[Rdo-list] rdoproject.org infra outage post-mortem

Fri Mar 11 14:39:34 UTC 2016

On 3/11/2016 3:34 PM, Tristan Cacqueray wrote:
> On 03/11/2016 09:07 AM, Fabio M. Di Nitto wrote:
>>
>>
>> On 3/11/2016 8:01 AM, Alan Pevec wrote:
>>> 10.03.2016 20:54, Tristan Cacqueray wrote:
>>>> Hello folks,
>>>>
>>>> here is a little note about what happened... The underlying cloud
>>>> (called rcip-dev) experienced an outage related to rabbitmq cluster
>>>> inconsitency:
>>>> * No service was not able to connect to rabbitmq on port 5672
>>>> * Restarting controllers didn't helped until the rabbitmq cluster was
>>>>   killed and recreated.
>>>> * From that point, qrouter lost the VIP and no VRRP packets was sent.
>>>> * Restarting the controller one by one after cleaning rabbitmq cluster
>>>>   solved that issue.
>>>>
>>>> Timeline:
>>>> * 00:00 UTC: API started to timeout
>>>> * 17:30 UTC: Network connections was lost
>>>> * 18:15 UTC: Network connectivity restored
>>>>
>>>> Services' API and instances are now nominals.
>>>> Special kudos to Cédric Lecomte for fixing the cloud and saving the day!
>>>
>>> Thanks Tristan and Cedric!
>>> Dogfooding is important so we can improve what we ship.
>>> Do you do have any logs that we could give to Fabio and his team to
>>> analyze what happened with those crazy wabbits, so we might get it fixed
>>> and avoided in the future?
>>
>> If you could please escalate the issue in a bugzilla and assign it to Petr.
>>
> 
> Unfortunately there are no obvious steps to reproduce beside using
> nodepool (which is quite good at loading openstack service...).
> 

That is fine, we can survive without reproducer hopefully.

> 
>> We need sosreports from the nodes involved in the accident and there
>> should be potentially rabbitmq core dumps (but I can´t remember the
>> location tho).
>>
> 
> I couldn't find any coredump on controllers (using find / -xdev -iname
> "*core*" -type f), and I don't know the plateform settings enough to use
> sosreports now.

Ok can we find somebody to just run sosreport? or provide access to the
env as alternative?

> 
> 
> TL;DR; imo the first real issue is rabbit cluster didn't checked service
> availability and was unable to report connection error to the service.
> 
> Then the second issue seems to be the shuffle strategy of
> oslo_messaging, in this case, even though only one controller had a
> rabbitmq issue, services seemed to always choose the same controller.
> 
> This really needs manual testing to better understand why services
> doesn't recover easily of such failure and how to fix it.
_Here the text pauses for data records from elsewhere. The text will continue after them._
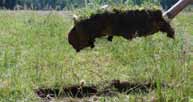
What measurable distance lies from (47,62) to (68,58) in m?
0.54

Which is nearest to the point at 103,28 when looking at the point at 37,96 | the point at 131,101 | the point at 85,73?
the point at 85,73

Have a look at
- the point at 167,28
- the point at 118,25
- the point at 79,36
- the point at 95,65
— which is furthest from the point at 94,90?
the point at 95,65

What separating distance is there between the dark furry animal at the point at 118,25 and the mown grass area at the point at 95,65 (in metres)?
0.27

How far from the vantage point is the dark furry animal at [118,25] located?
4945mm

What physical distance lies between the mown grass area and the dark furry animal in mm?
268

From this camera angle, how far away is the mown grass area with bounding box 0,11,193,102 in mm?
4082

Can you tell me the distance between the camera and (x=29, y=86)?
4598 mm

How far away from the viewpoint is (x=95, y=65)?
621cm

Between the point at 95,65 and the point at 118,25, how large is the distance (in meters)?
1.32

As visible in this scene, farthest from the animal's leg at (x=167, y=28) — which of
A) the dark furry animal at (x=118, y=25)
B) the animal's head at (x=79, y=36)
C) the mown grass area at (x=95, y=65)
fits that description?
the animal's head at (x=79, y=36)

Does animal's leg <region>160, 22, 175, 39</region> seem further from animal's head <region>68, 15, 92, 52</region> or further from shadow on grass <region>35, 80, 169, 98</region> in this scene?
animal's head <region>68, 15, 92, 52</region>

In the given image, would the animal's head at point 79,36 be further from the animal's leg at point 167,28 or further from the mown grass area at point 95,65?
the animal's leg at point 167,28

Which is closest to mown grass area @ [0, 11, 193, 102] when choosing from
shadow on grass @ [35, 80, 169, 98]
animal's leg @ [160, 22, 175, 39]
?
shadow on grass @ [35, 80, 169, 98]

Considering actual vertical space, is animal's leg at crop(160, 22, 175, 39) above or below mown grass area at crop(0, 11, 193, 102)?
above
We are aware of many of those issues, but most of them have been fixed
already and starting from sosreports we can figure out what packages are
installed on the systems, if they need to be updates, every config for
every service and validate if they are optimal etc. etc.

I understand you are trying to be helpful and I appreciate it, but those
logs are not enough.

Thanks
Fabio